Mr.Childrenの活動停止前の最終コンサートを見に行ってきた。

別にあまりミーハーなつもりはなくて、純粋に現代に、「生きている言葉」を送り続けているアーチストとして彼らを評価している。彼らの音楽の歌詞はエコーズの影響も多少あるのだろうが、社会派的なものもあり、一方で純粋に人の心を感動させられるだけの美しさと強さを持った歌詞である。(ちなみにエコーズとはこの間芥川賞を取った辻仁成の所属していたバンドのこと) 19世紀の大詩人ポール・ヴェルレーヌの美しい詩に触発されて数々の歌が生まれた時代から離れて、現代は歌こそが詩的なものを表明し大衆に直に詩的感興を与えるほとんど唯一のメディアなのかもしれない。詩も歌が本来の原初的な姿であった。象徴主義が音楽から詩の領域を奪い返そうという運動であったことを考えると、現代では、すでに詩に奪い返す、文学へ奪い返すといったことは放棄されて居るのかもしれない。小説の終わりが叫ばれ初めてすでに久しく、文学誌も次々に廃刊を決定していく現代においては人々にとって文学とはすなわち歌であり、あるいはアニメなどであるのかもしれない。辻仁成がその中で一人逆の道をたどっていることが注目される。アニメに関しても、最近一部で爆発的な流行を見せている「新世紀エヴァンゲリオン」は、その内容がきわめて文学に近接化しており、映画評論や、文学評論の視点から考えても十分語るに値する作品であると思う。ようやくアニメが文学に追いつき始めたのだ、と私などは思うのだがどうであろうか。

****

#### 設問
(a) 本文のうち、「別にあまりミーハーなつもりは」から「は思うのだがどうであろうか。」までの部分を、両端を含めてそのまま書き写してください。
(b) 本文によれば、筆者が現代の人々にとって文学とは歌やアニメなのかもしれないと考えるのはなぜですか。1〜3文で説明してください。

#### 提供資料
****

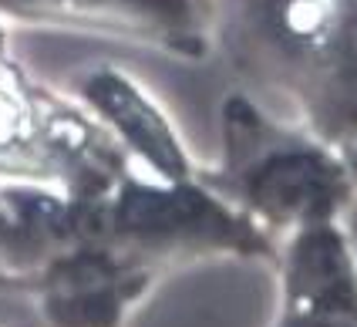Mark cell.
<instances>
[{
	"instance_id": "6da1fadb",
	"label": "cell",
	"mask_w": 357,
	"mask_h": 327,
	"mask_svg": "<svg viewBox=\"0 0 357 327\" xmlns=\"http://www.w3.org/2000/svg\"><path fill=\"white\" fill-rule=\"evenodd\" d=\"M196 179L277 246L297 229L337 223L354 189L331 145L243 88L219 105V155L213 165L196 162Z\"/></svg>"
},
{
	"instance_id": "7a4b0ae2",
	"label": "cell",
	"mask_w": 357,
	"mask_h": 327,
	"mask_svg": "<svg viewBox=\"0 0 357 327\" xmlns=\"http://www.w3.org/2000/svg\"><path fill=\"white\" fill-rule=\"evenodd\" d=\"M91 236L165 280L199 264H273L277 243L196 179L165 183L128 169L91 203Z\"/></svg>"
},
{
	"instance_id": "3957f363",
	"label": "cell",
	"mask_w": 357,
	"mask_h": 327,
	"mask_svg": "<svg viewBox=\"0 0 357 327\" xmlns=\"http://www.w3.org/2000/svg\"><path fill=\"white\" fill-rule=\"evenodd\" d=\"M128 169V155L98 119L78 98L34 82L0 34V183L98 199Z\"/></svg>"
},
{
	"instance_id": "277c9868",
	"label": "cell",
	"mask_w": 357,
	"mask_h": 327,
	"mask_svg": "<svg viewBox=\"0 0 357 327\" xmlns=\"http://www.w3.org/2000/svg\"><path fill=\"white\" fill-rule=\"evenodd\" d=\"M159 284L155 273L84 236L54 260L27 304L44 327H128Z\"/></svg>"
},
{
	"instance_id": "5b68a950",
	"label": "cell",
	"mask_w": 357,
	"mask_h": 327,
	"mask_svg": "<svg viewBox=\"0 0 357 327\" xmlns=\"http://www.w3.org/2000/svg\"><path fill=\"white\" fill-rule=\"evenodd\" d=\"M277 310L270 327H357V264L340 223H320L280 240Z\"/></svg>"
},
{
	"instance_id": "8992f818",
	"label": "cell",
	"mask_w": 357,
	"mask_h": 327,
	"mask_svg": "<svg viewBox=\"0 0 357 327\" xmlns=\"http://www.w3.org/2000/svg\"><path fill=\"white\" fill-rule=\"evenodd\" d=\"M91 203L51 185L0 183V294L27 301L61 253L91 236Z\"/></svg>"
},
{
	"instance_id": "52a82bcc",
	"label": "cell",
	"mask_w": 357,
	"mask_h": 327,
	"mask_svg": "<svg viewBox=\"0 0 357 327\" xmlns=\"http://www.w3.org/2000/svg\"><path fill=\"white\" fill-rule=\"evenodd\" d=\"M71 98H78L101 128L128 155V165L165 183L189 179L196 159L182 142L169 112L162 108L139 82L121 75L119 68H84L71 78Z\"/></svg>"
},
{
	"instance_id": "ba28073f",
	"label": "cell",
	"mask_w": 357,
	"mask_h": 327,
	"mask_svg": "<svg viewBox=\"0 0 357 327\" xmlns=\"http://www.w3.org/2000/svg\"><path fill=\"white\" fill-rule=\"evenodd\" d=\"M0 14L115 34L185 61H199L209 51V31L196 0H0Z\"/></svg>"
}]
</instances>
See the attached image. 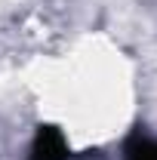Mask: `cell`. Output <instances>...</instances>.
<instances>
[{
  "mask_svg": "<svg viewBox=\"0 0 157 160\" xmlns=\"http://www.w3.org/2000/svg\"><path fill=\"white\" fill-rule=\"evenodd\" d=\"M25 160H71V142L59 126L43 123L34 129V139L28 145Z\"/></svg>",
  "mask_w": 157,
  "mask_h": 160,
  "instance_id": "obj_1",
  "label": "cell"
},
{
  "mask_svg": "<svg viewBox=\"0 0 157 160\" xmlns=\"http://www.w3.org/2000/svg\"><path fill=\"white\" fill-rule=\"evenodd\" d=\"M120 160H157V136L148 129H133L123 139Z\"/></svg>",
  "mask_w": 157,
  "mask_h": 160,
  "instance_id": "obj_2",
  "label": "cell"
}]
</instances>
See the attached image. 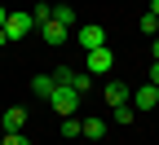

****

#### 解答
(a)
別にあまりミーハーなつもりはなくて、純粋に現代に、「生きている言葉」を送り続けているアーチストとして彼らを評価している。彼らの音楽の歌詞はエコーズの影響も多少あるのだろうが、社会派的なものもあり、一方で純粋に人の心を感動させられるだけの美しさと強さを持った歌詞である。(ちなみにエコーズとはこの間芥川賞を取った辻仁成の所属していたバンドのこと) 19世紀の大詩人ポール・ヴェルレーヌの美しい詩に触発されて数々の歌が生まれた時代から離れて、現代は歌こそが詩的なものを表明し大衆に直に詩的感興を与えるほとんど唯一のメディアなのかもしれない。詩も歌が本来の原初的な姿であった。象徴主義が音楽から詩の領域を奪い返そうという運動であったことを考えると、現代では、すでに詩に奪い返す、文学へ奪い返すといったことは放棄されて居るのかもしれない。小説の終わりが叫ばれ初めてすでに久しく、文学誌も次々に廃刊を決定していく現代においては人々にとって文学とはすなわち歌であり、あるいはアニメなどであるのかもしれない。辻仁成がその中で一人逆の道をたどっていることが注目される。アニメに関しても、最近一部で爆発的な流行を見せている「新世紀エヴァンゲリオン」は、その内容がきわめて文学に近接化しており、映画評論や、文学評論の視点から考えても十分語るに値する作品であると思う。ようやくアニメが文学に追いつき始めたのだ、と私などは思うのだがどうであろうか。

(b) 小説の終わりが叫ばれ始めてすでに久しく、文学誌も次々に廃刊を決定していく時代だからです。